"Her işin gerçekleşeceği bir vakit vardır Sultan'ım"
31/05/2023 Çarşamba Köşe yazarı V.T
Emîr Sultan hazretleri Osmanlıların kuruluş devrinde Bursa'da
yaşayan büyük velîlerdendir. İsmi Muhammed, lakabı Şemsüddîn'dir. Babasının adı
Ali'dir. 1368 (H.770) senesinde Buhârâ'da doğdu. Babasının vefâtından sonra
Mekke'ye gitti. Hac farîzasını yerine getirdikten sonra Medîne'ye geçti.
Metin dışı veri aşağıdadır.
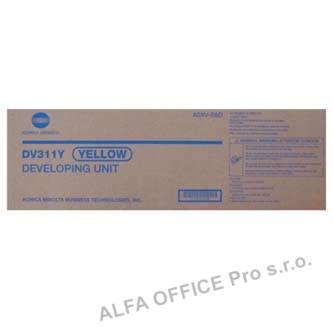 Konica Minolta originální Developer A0XV08D, DV-311Y, yellow, 115000str., Konica Minolta B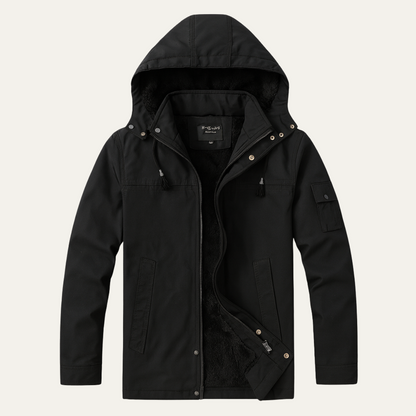 Men's Modern Parka Winter Jacket With Hood - Vonnera
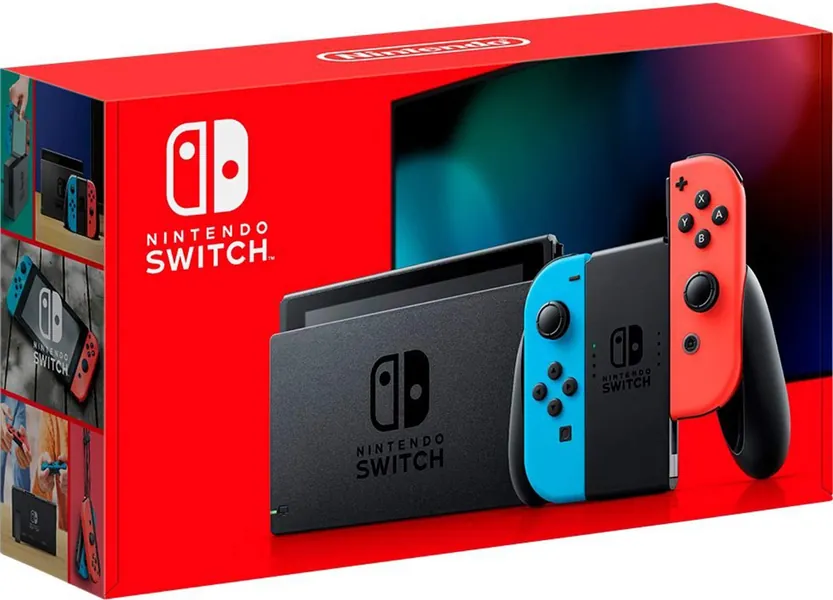 Nintendo Switch with Neon Blue and Neon Red Joy‑Con - HAC-001(-01) - Console Neon Blue and Red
Burada
aldığı manevi bir işaretle Bursa'ya geldi. Burada çok meşhur oldu. Osmanlı
Padişahı Yıldırım Bâyezîd Han’a damat oldu. 1430 (H.833) senesinde Bursa'da
vebâ hastalığından vefât etti.
Sultan Yıldırım Bâyezîd Han, Niğbolu zaferinden sonra kazanılan
ganîmetler ile Müslümanların ibâdet etmeleri için, Bursa'nın güzide bir yerinde
câmi yaptırmak istedi. Bu durumdan vezîrini de haberdar etti. Bugünkü
Ulucâmi'nin yeri uygun görüldü ve arsa sâhiplerine mülklerinin bedelleri
verildi. Herkes gönül rızâsıyla arsalarını verdiler. Fakat câminin inşâ edileceği
yerde bir ihtiyar kadıncağızın evi vardı. Bu hanım; "Ben evimi
satmam" diye inâd etti. Ona; "Bize bu ev mutlaka lâzım" denildi
ise de, hiçbir kimsenin, sözünü dinlemedi...
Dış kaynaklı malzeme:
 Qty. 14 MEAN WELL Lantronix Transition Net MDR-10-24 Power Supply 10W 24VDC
Sultan Yıldırım Bâyezîd Han bir gün o kadının yanına gidip,
durumu anlattı. Fakat, kadını fikrinden döndüremedi. Sonra Sultan, dîvânı
toplayarak bu husûsu görüştü. Dîvânda, Emîr Sultan hazretlerine durumun
bildirilmesi ve ona göre hareket edilmesi kararına varıldı. Sultan Bâyezîd,
Emîr Sultan'ın huzûruna giderek durumu anlattı ve; "Sizin hizmetinize
muhtâcız, yoksa câmi-i şerîf yapılamaz" dedi. Emîr Sultan; "Her
işin gerçekleşeceği bir vakit vardır" diyerek Sultânı teselli ve teskin
etti...
O gece ihtiyar kadın rüyâsında, mahşer günündeki hâlini gördü.
Herkes Muhammed Mustafâ'dan şefâat umup, Cennet tarafına gidiyordu. İhtiyar
kadın da onlar gibi Cennet'e gitmek istedi. Fakat yürümeye gücü olmadığı için,
Arasat meydanında yapayalnız kaldı. Bunun üzerine ihtiyar kadın feryâd etmeye
başlayınca, zebâniler ona; "Niye ağlıyorsun?" diye sordular. İhtiyar
kadın; "Müslüman tâife Cennet'e gitti. Ben kaldım, onun için ağlarım"
dedi. O sırada gâibden bir ses; "Eğer sen de Cennet'e gitmek istersen,
Yıldırım Bâyezîd Hana evini sat, inâd etme, yoksa inatçılardan olup, ehl-i nâr,
cehennemlik olursun" dediği ânda, ihtiyar kadın hemen uyandı...
Uyandığı zaman, evinin bir nûr ile kaplanmış olduğunu gördü. "Elhamdülillah ben de Cennet ehli oldum" diyerek sabaha kadar ibâdetle meşgûl oldu. Sonra gönül rızâsı ile evini sattı ve câminin yapılmasına vesîle oldu.